[Material supplied]
+++++
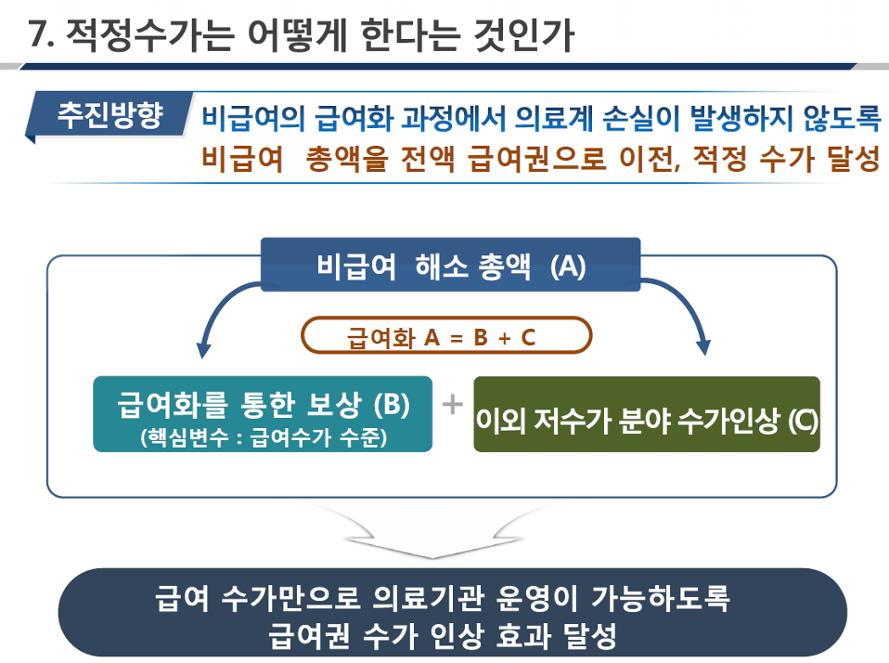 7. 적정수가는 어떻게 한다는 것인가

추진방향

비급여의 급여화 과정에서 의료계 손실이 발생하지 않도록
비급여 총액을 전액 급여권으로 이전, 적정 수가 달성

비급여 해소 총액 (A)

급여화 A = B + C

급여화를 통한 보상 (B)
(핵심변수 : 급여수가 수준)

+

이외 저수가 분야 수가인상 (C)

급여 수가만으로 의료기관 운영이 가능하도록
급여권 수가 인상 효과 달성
+++++
[What you are asked to do]
Write out each entry again exactly, and skip the pictures.

[Answer box]
 7. 적정수가는 어떻게 한다는 것인가

추진방향

비급여의 급여화 과정에서 의료계 손실이 발생하지 않도록
비급여 총액을 전액 급여권으로 이전, 적정 수가 달성

비급여 해소 총액 (A)

급여화 A = B + C

급여화를 통한 보상 (B)
(핵심변수 : 급여수가 수준)

+

이외 저수가 분야 수가인상 (C)

급여 수가만으로 의료기관 운영이 가능하도록
급여권 수가 인상 효과 달성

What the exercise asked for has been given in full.